I apologize in advance for this being vague, but it would take some time to include real code - there is a TON of it and some things would need to be masked out. So I am going to post this as a very general "throw out some ideas" kind of question.
We have a nightly process in our Great Plains system that basically takes a snapshot of the current historic aged trial balance and dumps the results into a table. It usually runs in under a minute, but recently we've had some failures due to the job hanging and running for hours - we typically end up killing it after 24 hours.
Here is the weird part... If I run the exact same code again, it often finishes again in under a minute. Which, okay... it could be cached or whatever; but if we tweak the date parameters, we can get it to alternate between running normally (under a minute) to hanging - we generally kill it after 10 minutes.
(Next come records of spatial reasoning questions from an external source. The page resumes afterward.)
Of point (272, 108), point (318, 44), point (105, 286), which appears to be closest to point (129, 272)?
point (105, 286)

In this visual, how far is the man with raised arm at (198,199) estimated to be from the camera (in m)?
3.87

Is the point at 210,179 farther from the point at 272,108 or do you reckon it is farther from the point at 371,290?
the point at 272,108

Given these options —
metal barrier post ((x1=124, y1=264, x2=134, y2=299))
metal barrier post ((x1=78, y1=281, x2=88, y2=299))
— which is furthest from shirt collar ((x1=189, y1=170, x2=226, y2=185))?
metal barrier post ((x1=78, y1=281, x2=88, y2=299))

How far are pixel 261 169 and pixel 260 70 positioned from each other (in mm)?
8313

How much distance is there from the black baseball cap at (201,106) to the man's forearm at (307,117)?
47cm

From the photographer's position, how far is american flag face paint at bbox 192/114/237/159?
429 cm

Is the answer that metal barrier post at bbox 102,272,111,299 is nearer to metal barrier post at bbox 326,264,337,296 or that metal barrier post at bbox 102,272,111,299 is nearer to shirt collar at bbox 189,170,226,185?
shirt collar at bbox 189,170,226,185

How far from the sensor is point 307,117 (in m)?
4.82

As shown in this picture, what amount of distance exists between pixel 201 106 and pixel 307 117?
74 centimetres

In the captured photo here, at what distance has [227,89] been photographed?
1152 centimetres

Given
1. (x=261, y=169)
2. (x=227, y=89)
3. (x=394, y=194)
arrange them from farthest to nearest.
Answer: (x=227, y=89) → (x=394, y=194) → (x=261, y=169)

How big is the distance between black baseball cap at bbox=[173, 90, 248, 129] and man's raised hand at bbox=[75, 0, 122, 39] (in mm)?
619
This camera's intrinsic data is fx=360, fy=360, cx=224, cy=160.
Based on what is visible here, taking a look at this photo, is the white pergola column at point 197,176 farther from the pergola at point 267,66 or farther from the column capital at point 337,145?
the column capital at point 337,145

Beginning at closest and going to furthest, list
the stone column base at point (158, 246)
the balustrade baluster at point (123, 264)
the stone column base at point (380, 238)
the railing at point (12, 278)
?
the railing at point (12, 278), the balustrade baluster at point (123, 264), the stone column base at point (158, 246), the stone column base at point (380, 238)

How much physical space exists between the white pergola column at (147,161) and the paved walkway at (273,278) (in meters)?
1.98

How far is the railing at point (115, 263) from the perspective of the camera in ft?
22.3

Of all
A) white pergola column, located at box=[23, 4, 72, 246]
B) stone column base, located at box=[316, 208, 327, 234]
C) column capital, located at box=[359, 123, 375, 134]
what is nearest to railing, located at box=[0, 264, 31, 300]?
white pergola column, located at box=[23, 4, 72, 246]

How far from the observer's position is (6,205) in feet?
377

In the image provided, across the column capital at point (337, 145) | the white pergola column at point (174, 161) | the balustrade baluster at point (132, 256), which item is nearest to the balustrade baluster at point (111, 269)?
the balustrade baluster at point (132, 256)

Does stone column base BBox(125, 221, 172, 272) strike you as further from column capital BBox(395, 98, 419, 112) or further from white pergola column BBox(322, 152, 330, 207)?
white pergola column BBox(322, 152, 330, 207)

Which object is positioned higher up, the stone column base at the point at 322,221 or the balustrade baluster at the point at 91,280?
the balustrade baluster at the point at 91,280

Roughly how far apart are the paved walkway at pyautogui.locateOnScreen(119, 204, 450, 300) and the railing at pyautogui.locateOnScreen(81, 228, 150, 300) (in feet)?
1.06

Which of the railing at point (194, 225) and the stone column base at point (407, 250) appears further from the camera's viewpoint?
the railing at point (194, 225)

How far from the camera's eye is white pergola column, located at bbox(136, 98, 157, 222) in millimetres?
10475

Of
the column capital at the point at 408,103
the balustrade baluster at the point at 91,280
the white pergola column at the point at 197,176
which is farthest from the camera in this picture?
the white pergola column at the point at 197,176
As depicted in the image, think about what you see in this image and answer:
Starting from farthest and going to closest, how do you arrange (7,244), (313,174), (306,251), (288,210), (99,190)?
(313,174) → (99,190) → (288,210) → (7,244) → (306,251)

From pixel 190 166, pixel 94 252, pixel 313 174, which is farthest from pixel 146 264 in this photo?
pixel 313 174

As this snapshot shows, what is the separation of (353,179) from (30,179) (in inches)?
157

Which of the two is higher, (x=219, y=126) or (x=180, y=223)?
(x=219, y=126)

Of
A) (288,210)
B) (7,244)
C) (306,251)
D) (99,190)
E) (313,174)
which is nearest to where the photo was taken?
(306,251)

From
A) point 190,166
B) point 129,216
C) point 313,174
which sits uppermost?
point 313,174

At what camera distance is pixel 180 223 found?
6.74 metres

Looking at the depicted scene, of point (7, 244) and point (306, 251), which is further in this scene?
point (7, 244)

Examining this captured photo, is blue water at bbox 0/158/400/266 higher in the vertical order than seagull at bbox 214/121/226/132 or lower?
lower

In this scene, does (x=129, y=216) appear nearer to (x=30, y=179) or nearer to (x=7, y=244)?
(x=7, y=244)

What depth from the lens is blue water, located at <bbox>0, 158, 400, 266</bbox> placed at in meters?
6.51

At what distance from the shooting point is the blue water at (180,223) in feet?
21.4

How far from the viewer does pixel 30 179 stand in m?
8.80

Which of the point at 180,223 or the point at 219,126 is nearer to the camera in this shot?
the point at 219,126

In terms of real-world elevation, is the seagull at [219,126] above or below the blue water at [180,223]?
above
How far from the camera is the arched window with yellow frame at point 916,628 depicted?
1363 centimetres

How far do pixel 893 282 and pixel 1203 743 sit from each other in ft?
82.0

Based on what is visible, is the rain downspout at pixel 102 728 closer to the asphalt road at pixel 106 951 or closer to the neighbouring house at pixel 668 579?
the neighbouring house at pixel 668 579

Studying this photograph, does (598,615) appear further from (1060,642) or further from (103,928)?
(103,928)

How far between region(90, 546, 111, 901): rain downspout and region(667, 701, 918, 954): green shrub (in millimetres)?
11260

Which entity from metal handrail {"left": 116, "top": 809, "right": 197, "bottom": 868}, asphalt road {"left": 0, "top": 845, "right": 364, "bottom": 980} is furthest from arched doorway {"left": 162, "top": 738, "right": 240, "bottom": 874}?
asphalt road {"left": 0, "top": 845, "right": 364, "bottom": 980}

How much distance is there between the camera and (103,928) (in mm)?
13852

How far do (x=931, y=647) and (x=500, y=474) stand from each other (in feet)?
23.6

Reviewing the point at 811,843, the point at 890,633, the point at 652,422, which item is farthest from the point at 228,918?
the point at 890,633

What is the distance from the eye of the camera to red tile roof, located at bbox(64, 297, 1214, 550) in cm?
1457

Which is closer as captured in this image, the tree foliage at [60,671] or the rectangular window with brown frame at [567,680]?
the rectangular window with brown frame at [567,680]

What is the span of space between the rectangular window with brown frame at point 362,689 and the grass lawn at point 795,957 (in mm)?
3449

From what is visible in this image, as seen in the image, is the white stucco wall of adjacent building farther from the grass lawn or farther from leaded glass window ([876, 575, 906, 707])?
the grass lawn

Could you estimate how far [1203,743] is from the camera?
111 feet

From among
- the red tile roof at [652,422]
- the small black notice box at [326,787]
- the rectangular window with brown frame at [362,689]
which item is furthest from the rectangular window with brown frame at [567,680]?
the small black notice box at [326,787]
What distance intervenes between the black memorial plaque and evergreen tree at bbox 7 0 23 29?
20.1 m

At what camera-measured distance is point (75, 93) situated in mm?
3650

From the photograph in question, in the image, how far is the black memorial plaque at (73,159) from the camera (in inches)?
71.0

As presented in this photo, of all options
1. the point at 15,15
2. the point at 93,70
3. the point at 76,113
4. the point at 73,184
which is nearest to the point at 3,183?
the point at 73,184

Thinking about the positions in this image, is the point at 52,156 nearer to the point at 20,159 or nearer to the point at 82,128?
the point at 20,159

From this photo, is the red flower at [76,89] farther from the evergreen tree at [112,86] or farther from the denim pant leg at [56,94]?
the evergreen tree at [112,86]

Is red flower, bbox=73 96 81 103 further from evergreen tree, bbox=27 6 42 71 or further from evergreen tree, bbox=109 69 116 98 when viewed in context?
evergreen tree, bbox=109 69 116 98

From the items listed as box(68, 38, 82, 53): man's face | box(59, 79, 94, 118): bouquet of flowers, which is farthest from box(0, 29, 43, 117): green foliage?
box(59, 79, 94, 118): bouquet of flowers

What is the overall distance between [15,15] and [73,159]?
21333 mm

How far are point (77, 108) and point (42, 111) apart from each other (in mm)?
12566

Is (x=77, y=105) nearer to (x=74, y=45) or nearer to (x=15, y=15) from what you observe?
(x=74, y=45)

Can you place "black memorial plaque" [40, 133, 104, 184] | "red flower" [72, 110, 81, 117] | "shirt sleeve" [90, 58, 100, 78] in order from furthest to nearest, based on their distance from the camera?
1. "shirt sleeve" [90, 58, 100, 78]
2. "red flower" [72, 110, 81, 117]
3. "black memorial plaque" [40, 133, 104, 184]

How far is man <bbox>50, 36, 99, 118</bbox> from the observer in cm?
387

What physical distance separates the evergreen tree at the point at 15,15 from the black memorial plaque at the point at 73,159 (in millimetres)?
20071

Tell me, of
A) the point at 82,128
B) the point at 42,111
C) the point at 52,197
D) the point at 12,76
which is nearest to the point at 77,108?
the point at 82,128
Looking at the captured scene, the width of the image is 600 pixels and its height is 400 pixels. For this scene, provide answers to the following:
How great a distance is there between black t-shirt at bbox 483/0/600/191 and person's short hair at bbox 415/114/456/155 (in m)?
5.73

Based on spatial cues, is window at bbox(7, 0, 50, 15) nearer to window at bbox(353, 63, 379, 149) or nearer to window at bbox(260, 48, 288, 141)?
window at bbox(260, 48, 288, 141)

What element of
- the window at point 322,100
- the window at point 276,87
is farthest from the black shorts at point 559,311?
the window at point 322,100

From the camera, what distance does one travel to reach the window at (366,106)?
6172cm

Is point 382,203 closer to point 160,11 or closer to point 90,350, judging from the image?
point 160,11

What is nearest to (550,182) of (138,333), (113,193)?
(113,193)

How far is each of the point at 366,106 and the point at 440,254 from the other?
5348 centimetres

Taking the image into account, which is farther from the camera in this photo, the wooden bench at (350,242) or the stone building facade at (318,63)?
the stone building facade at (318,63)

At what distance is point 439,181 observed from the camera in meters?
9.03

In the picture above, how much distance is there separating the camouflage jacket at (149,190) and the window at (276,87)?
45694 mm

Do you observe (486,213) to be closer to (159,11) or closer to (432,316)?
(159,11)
Every time it hangs, it's hanging on an update statement against temp tables created by the stored proc, with a wait type of CXCONSUMER.
Our first guess was some kind of bad data... but that doesn't seem to match because it should always fail. Our next guess was some other process clashing with it... but the thing is, I can replicate the problem on our reporting server, which is an hourly log-shipped copy of production. There are no processes on the reporting server, and the databases are read-only.
My guess - based on the CXCONSUMER - is that it's resources. But I can't pinpoint anything that would be causing the issue on two different boxes. Both servers are pretty robust in terms of CPU, RAM, etc.
The stored procedure has parameters to allow us to provide a range of customer names - the nightly job leaves these blank, which means do all. We can run "D" through "Z" without an issue. If we try "0" (zero) through "D" it hangs. But we can do "0" - "B", "C"-"D" and it works.
Again, I realize this is all very vague... sorry about that...